• _AIM_
Please continue the passage below on the quantitative study of Behn's dramatic style, picking up right after its last sentence.

• _EXTRACT_
◇ ◇ ◇ ◇ ◇ ◇ ◇

The Quantitative Big Picture

Computational approaches to authorial style and attribution are predominantly quantitative: the various techniques rely on the ability of computers to identify patterns in large datasets (i.e. frequencies of words across the plays of multiple authors), and for these patterns to align with the authorial style of one author or another. In our investigation of Behn’s authorial style, Alan Hogarth and I have been using various exploratory testing methods (Zeta, T-tests, Principal Components Analysis) to establish how distinct Behn is as a dramatic writer when compared to her contemporaries (other genres will follow shortly). The results suggest that Behn does, indeed, have a linguistic profile that stands in contrast to her contemporaries. Whilst a future blog post will talk more about these high-level patterns and comparisons, the present discussion will introduce some of the specific words that characterise Behn’s authorial style, on the basis of their contrastive frequencies in her works versus those of contemporary playwrights. This work introduces a qualitative dimension to the investigation, with the objective being to better understand how and why some words appear as marker-words for one author, rather than another.

Figure 1: PCA results for 33 Restoration comedies using 100 most frequent function words

Figure 1 shows a Principal Components Analysis of the 100-most frequent function words in a corpus of 33 comedies written by five Restoration dramatists, including Behn. This statistical sorting hat organises the dependent variables (the plays) according to the most dominant continuities or trends of the results for the independent variables (the words). The right-hand-side of the line highlights the area when most of Behn’s comedies cluster, largely distinct from the comedies of Dryden, D’Urfey, Shadwell and Ravenscroft. The plays of D’Urfey (green crosses) intersect with some of Behn’s works, suggesting stylistic similarities; the plays of Dryden and Ravenscroft, by comparison, are much more distinct. Looking at the linguistic features that underlie this distribution of plays helps to explain these points of overlap between authors.

◇ ◇ ◇ ◇ ◇ ◇ ◇

• _DATA PROVIDED_
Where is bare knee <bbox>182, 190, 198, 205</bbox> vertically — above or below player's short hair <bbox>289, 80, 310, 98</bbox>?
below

◇ ◇ ◇ ◇ ◇ ◇ ◇

• _TASK RESPONSE_
Figure 2 shows the same distribution of plays, now with the words underlying their organisation. Within the Behn area of the chart, we find second-person pronoun forms (thou, thee, thy), connectives (and, so) and interjections (oh, ha). The rest of this post will discuss the functionality and distribution of interjections in Behn’s plays, compared with those of her contemporaries, and consider what this information may suggest about her approach to dramatic writing.


Figure 2: PCA results for 33 Restoration comedies using 100 most frequent function words, showing distributional relationship between word frequencies and play texts.


Interjections are powerful small words. They prototypically signal the emotional attitude of the speaker towards their situation, and this affective function has implications for their use in dramatic language. They can be grouped into two types: Primary forms, whose function is solely as an interjection and generally have an atypical phonological and graphological structure (e.g. ugh) and Secondary forms, which are words transferred from other word classes, including euphemistic and taboo words (e.g. damn, blimey).

Interjections have been discussed by various scholars of the history of the language. Corpus-based studies show an increase in forms and frequencies of use in drama and other literary genres over the early modern period. This is thought to reflect a cultural shift towards the subjective expression of emotion, which was conveniently encapsulated through the use of interjection forms (see the work of Irma Taavitsainen (1995, 1997) and Culpeper and Kytö (2010).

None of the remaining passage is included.